This project is an algorithmic web scraper that extracts text from web pages and classifies paragraphs into specific themes. It uses a modern graphical interface to allow users to enter a URL and view the organized results in an interactive table.
- Python: Main programming language.
- Requests: For making HTTP requests.
- BeautifulSoup: For parsing HTML.
- Pandas: For data manipulation and organization.
- ttkbootstrap: For creating a modern graphical interface.
- Tkinter: For handling messages and managing images.
- PIL (Pillow): For handling and displaying images in the graphical interface.
- Makes a GET request to the URL.
- Parses the HTML content to extract paragraphs.
- Classifies the paragraphs into themes based on predefined keywords.

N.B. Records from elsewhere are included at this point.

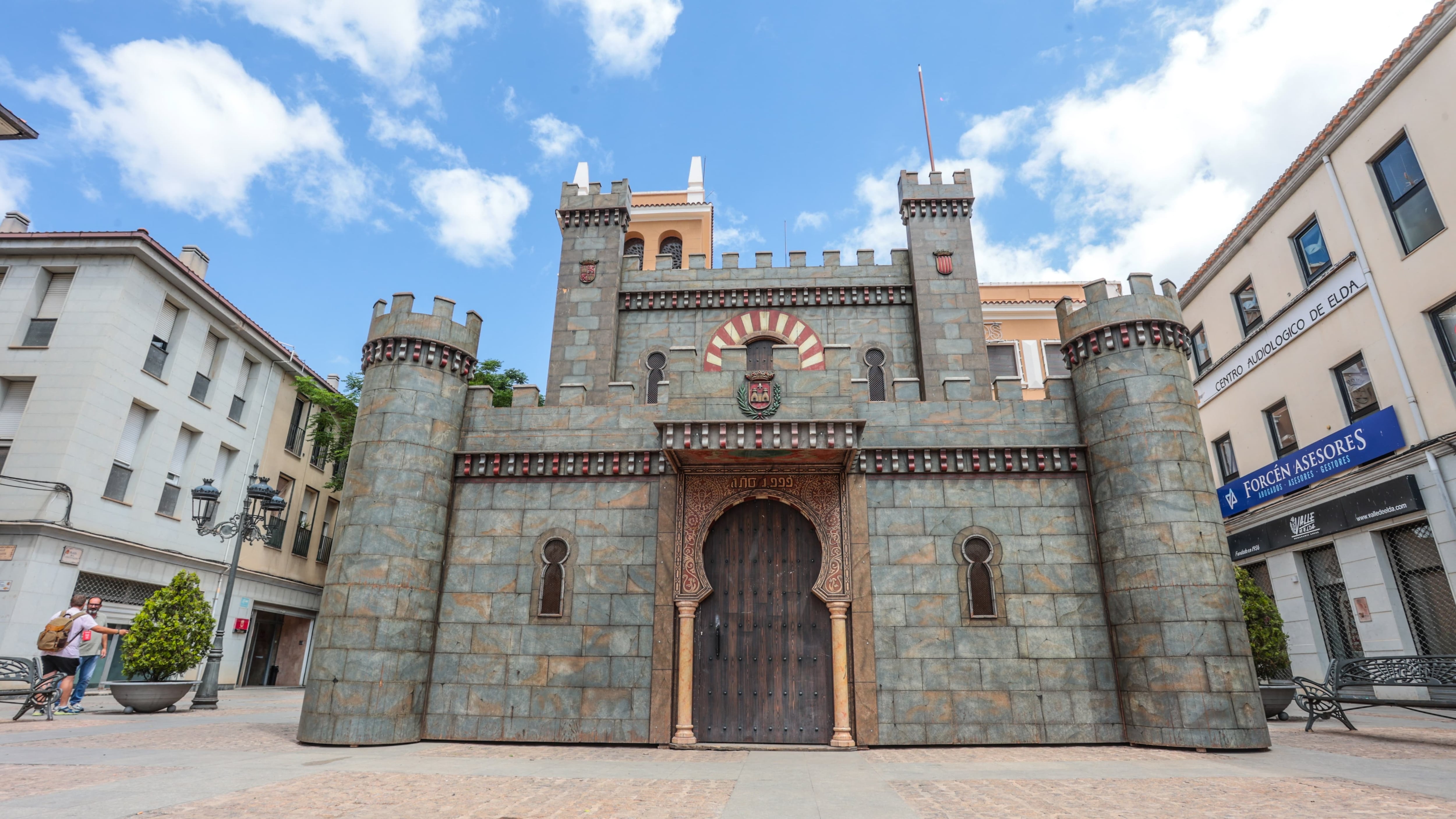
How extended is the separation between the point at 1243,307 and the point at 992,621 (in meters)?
19.8

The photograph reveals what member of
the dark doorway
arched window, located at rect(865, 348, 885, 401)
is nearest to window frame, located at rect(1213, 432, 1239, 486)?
arched window, located at rect(865, 348, 885, 401)

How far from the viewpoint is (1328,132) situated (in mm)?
20375

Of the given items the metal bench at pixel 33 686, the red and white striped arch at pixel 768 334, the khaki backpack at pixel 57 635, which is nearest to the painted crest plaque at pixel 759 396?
the red and white striped arch at pixel 768 334

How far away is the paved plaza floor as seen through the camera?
7.28 metres

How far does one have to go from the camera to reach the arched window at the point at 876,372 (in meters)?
18.7

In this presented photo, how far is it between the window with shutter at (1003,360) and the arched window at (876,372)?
14.1 meters

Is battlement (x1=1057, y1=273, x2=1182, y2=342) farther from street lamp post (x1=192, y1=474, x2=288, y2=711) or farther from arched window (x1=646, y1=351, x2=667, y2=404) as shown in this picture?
street lamp post (x1=192, y1=474, x2=288, y2=711)

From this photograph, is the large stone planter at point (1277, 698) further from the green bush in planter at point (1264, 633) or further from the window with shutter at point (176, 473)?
the window with shutter at point (176, 473)

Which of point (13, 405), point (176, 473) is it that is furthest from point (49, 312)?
point (176, 473)

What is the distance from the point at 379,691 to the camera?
498 inches

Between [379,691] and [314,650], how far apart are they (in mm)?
1398

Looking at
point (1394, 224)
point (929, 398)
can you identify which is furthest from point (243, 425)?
point (1394, 224)

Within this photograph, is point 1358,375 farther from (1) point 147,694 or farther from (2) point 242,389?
(2) point 242,389

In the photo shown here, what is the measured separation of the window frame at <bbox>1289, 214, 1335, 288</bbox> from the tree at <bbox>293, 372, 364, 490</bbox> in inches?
1411
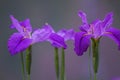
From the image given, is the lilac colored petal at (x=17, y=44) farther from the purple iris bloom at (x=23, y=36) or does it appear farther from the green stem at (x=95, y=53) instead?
the green stem at (x=95, y=53)

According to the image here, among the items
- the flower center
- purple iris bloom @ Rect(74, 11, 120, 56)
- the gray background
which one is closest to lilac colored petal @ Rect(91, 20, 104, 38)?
purple iris bloom @ Rect(74, 11, 120, 56)

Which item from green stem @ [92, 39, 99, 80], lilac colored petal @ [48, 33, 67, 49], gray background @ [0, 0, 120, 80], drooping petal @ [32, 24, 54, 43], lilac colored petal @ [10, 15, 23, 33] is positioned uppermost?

- Returns a DataFrame with the paragraphs organized by theme.
The application provides a simple and modern graphical interface:
- URL Entry: Allows the user to input the URL of the web page to scrape.
- Scraping Button: Starts the scraping process.
- Results Table: Displays the extracted and classified paragraphs in an interactive table.
- URL Input: The user enters the URL in the graphical interface.
- Scraping: The application makes a request to the URL, parses the HTML, and extracts paragraphs.
- Classification: The paragraphs are classified into themes using predefined keywords.
- Visualization: The results are displayed in a table within the graphical interface.
- AI Training: Facilitates the creation of datasets for training natural language processing models.
- Content Analysis: Useful for extracting and analyzing content from news sites, blogs, and other web pages.
- Market Research: Allows for the collection of data on products, trends, and consumer opinions.
Contributions are welcome. Please open an issue to discuss any changes you would like to make.